If you think about it a little more, you could even question whether a vendor level makes sense at all in a product hierarchy. In some businesses, vendors deliver unique products, but in case of the SteelWheels sample this is not the case. The Vendor in this case is more like a shop, and clearly, many shops sell the same products.

So, what we really need is a separate Vendor dimension. I think this makes sense, since a Vendor is really a distinct kind of thing as compared to product. In fact, the concept of a Vendor is completely orthogonal to a Product and I think many business users would agree.

I don't know why the SteelWheels example was setup with a Vendor level midway the Product hierarchy. But it illustrates nicely why and what to refactor.

━━━

→ Exercise aim
Decide whether each of the following statements agrees with the text on the SteelWheels vendor level, answering yes or no and quoting the words of the text that settle it: (a) In the SteelWheels sample, vendors deliver unique products. (b) The writer argues for a separate Vendor dimension. (c) The writer explains why the SteelWheels example was given a Vendor level midway the Product hierarchy.

━━━

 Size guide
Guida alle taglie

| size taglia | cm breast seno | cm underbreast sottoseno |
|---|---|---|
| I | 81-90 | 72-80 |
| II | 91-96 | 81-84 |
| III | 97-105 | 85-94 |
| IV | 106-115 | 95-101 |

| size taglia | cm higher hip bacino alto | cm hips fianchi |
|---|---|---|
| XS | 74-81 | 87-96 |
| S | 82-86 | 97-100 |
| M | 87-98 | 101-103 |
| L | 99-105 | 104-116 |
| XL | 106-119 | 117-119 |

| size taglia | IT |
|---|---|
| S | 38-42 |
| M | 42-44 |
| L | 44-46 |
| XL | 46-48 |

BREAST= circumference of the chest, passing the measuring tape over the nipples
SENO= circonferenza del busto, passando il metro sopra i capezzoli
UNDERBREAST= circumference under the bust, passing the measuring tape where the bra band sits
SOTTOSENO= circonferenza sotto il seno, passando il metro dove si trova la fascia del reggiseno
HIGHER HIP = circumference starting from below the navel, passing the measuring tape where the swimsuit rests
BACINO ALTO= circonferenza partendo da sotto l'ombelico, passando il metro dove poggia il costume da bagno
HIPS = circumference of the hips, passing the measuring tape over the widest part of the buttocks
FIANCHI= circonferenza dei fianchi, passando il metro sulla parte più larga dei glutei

━━━

→ Answer space
(a) No: "In some businesses, vendors deliver unique products, but in case of the SteelWheels sample this is not the case."
(b) Yes: "So, what we really need is a separate Vendor dimension."
(c) No: "I don't know why the SteelWheels example was setup with a Vendor level midway the Product hierarchy."